Task statement: Leave the pictures out and repeat the rest of the data below exactly.

Excerpted data:
- - - - - - -

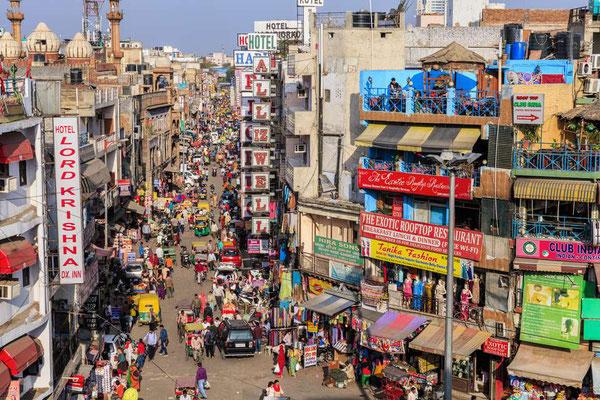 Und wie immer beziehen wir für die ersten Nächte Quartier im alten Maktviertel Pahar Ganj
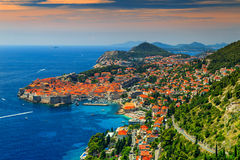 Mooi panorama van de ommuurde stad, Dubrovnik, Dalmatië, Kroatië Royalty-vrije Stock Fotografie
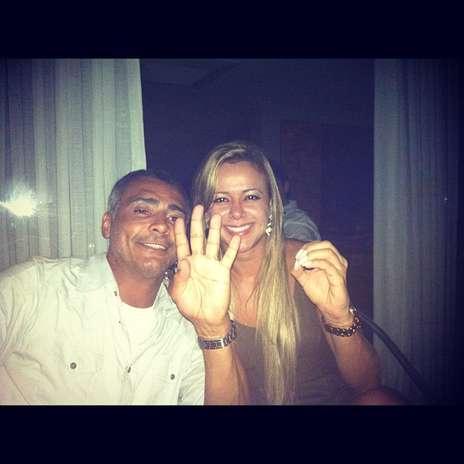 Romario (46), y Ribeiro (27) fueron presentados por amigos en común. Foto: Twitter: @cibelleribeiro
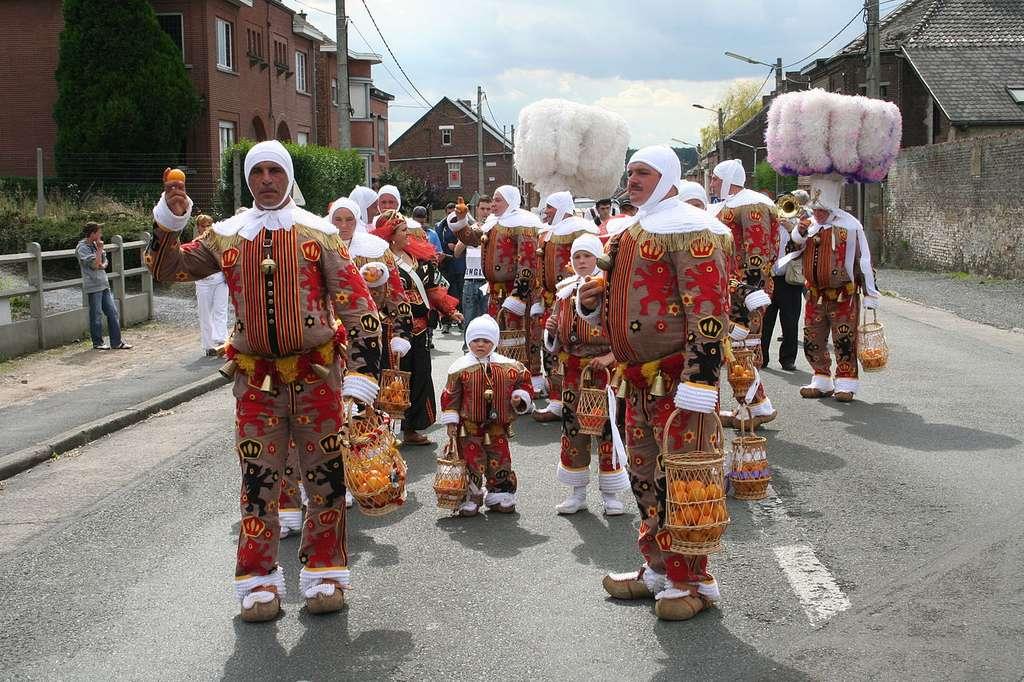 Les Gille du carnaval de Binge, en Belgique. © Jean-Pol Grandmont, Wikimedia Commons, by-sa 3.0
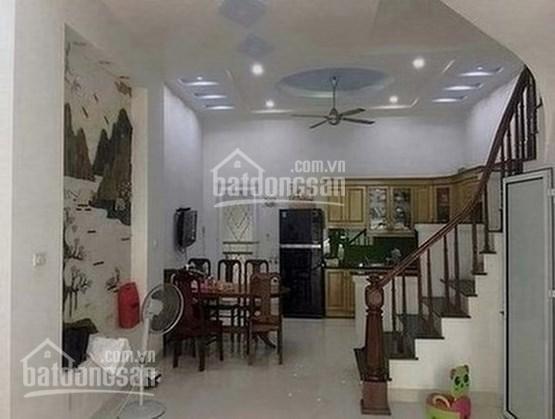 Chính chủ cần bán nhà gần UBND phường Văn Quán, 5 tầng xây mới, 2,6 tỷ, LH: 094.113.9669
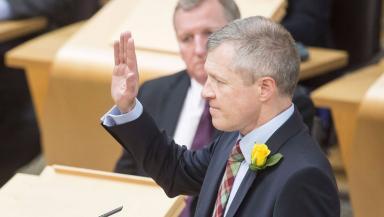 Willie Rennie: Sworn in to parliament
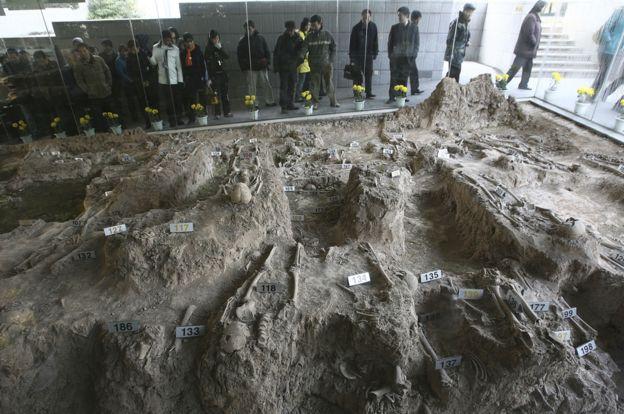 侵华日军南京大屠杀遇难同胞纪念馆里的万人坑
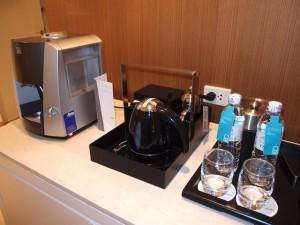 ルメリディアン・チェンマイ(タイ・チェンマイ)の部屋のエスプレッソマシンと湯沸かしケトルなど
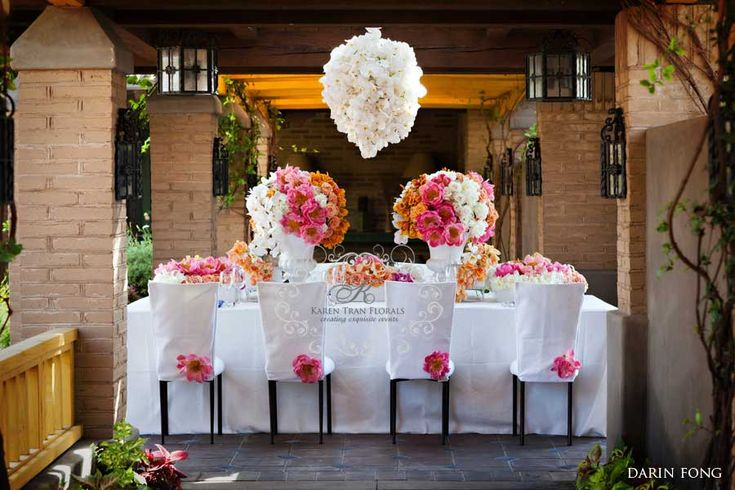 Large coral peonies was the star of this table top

- - - - - - -

Result of the task:
 Und wie immer beziehen wir für die ersten Nächte Quartier im alten Maktviertel Pahar Ganj
 Mooi panorama van de ommuurde stad, Dubrovnik, Dalmatië, Kroatië Royalty-vrije Stock Fotografie
 Romario (46), y Ribeiro (27) fueron presentados por amigos en común. Foto: Twitter: @cibelleribeiro
 Les Gille du carnaval de Binge, en Belgique. © Jean-Pol Grandmont, Wikimedia Commons, by-sa 3.0
 Chính chủ cần bán nhà gần UBND phường Văn Quán, 5 tầng xây mới, 2,6 tỷ, LH: 094.113.9669
 Willie Rennie: Sworn in to parliament
 侵华日军南京大屠杀遇难同胞纪念馆里的万人坑
 ルメリディアン・チェンマイ(タイ・チェンマイ)の部屋のエスプレッソマシンと湯沸かしケトルなど
 Large coral peonies was the star of this table top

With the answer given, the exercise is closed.